I don’t know how it happens, but the next thing I know I’m waking up in the morning, my alarm clock helping me to escape from another nightmare. I dreamed of Melissa and her pliers. Each time I screamed for her to stop, but nothing would stop her.

I call work. No, I’m not sick, but my mother is. Yes, it’s sad. Yes, I’ll give her their best. Yes, I’ll let them know how she is. Yes, I’ll take as long as needed to make sure she is going to be okay. Yes, yes, fucking yes. It hurts to talk, and I feel like my nuts have been run over by a train. I use my bucket to urinate.

I’m tempted to get up for a glass of water, but the temptation loses out to my reluctance to produce more pain than I can handle. Instead I remain thirsty until I finally fall back to sleep. When I awake I’m covered in sweat. My sheets are
wet, my face sticky. I’m so thirsty I ball up the sheets and try sucking the sweat out of them. When I can’t find enough moisture, I glance at my bucket of urine, but it isn’t something I can resort to.
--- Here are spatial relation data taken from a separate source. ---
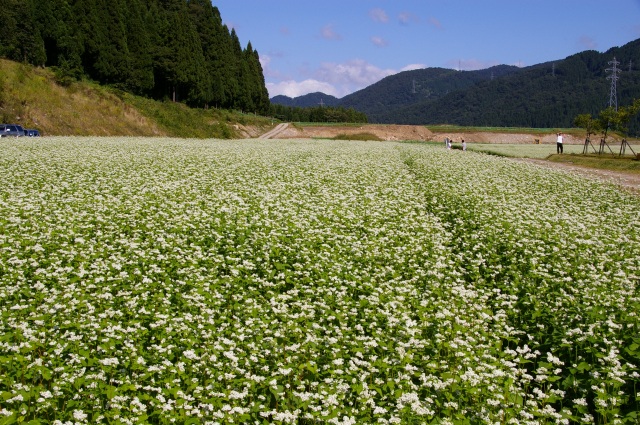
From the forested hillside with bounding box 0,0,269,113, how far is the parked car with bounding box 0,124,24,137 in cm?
1457

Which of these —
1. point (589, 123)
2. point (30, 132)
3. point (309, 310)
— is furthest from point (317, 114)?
point (309, 310)

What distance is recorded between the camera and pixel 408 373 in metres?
6.98

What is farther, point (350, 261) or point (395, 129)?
point (395, 129)

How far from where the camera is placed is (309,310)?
8.84 m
I stagger to my feet and hobble away from the bed to grace the sink with my presence. I throw up into it before filling a glass of water and knocking it back. Fill it back up. Wash out the sink. Then I throw up again. The kitchen counter is tidy. I can’t remember doing it. In fact the entire apartment looks like I’ve cleaned it. Just what in the hell have I been doing while I’ve been passed out?

In the process of half shuffling and half dragging my feet toward the sofa, I trip and pain explodes through my groin as I hit the floor. The world disappears, and when I come to, I’m in bed. A glass of water with flecks of ice in it rests on my bedside table, alongside a bottle of pills without a label. Several hours have passed. Maybe even an entire day.

I take out one of the pills. It has to be some sort of antibiotic. I swallow it down with some water. I close my eyes. I don’t even know what’s real anymore.

I get out of bed, lean against the sofa, and sprinkle some fish food into the bowl. I don’t hang around to watch them eat. I look around. My clothes have been washed and folded. The sheets have very little blood on them. I look down at the dressing around my wound. There seems to be less blood there than yesterday. Did Melissa change the dressing when she helped me back into bed? Or did I change the dressing when I helped myself back there? Jesus, what’s wrong with me? I pass out the moment I touch the bed.

When I wake up, I pick up the phone and dial the number.

“Joe? Is that you?”

“Yeah, Mom. Listen, I can’t come over for dinner tonight.”

It’s an effort to talk, but I do my best to sound as normal as a guy who only has one functioning testicle can.

“I have meatloaf, Joe. You love meatloaf.”

“Right.”

“I don’t mind cooking you meatloaf. You enjoy it, don’t you?”

“Sure, Mom, but—”

“Your father never enjoyed my meatloaf. Said it tasted like rubber-soled shoes.”

“Mom—”

“Because if you don’t like it, all you have to do is say.”

What in the hell is she going on about? Christ. “Listen, Mom, I can’t come around. I’m tied up with work.”

“How can you be tied up with work? You sell cars. Listen, Joe, I can make something else if you like. How about I make spaghetti Bolognese?”

At first I’m not sure what she’s getting at, that she must be talking about my cousin, but then I remember that for the last few years I’ve been telling her that I sell cars. I find I’m gripping the phone. Hard. “I can’t come around, Mom.”

“Seven o’clock then?”

“I can’t come around.”

“Supermarket has chicken on special. Do you think I should buy some?”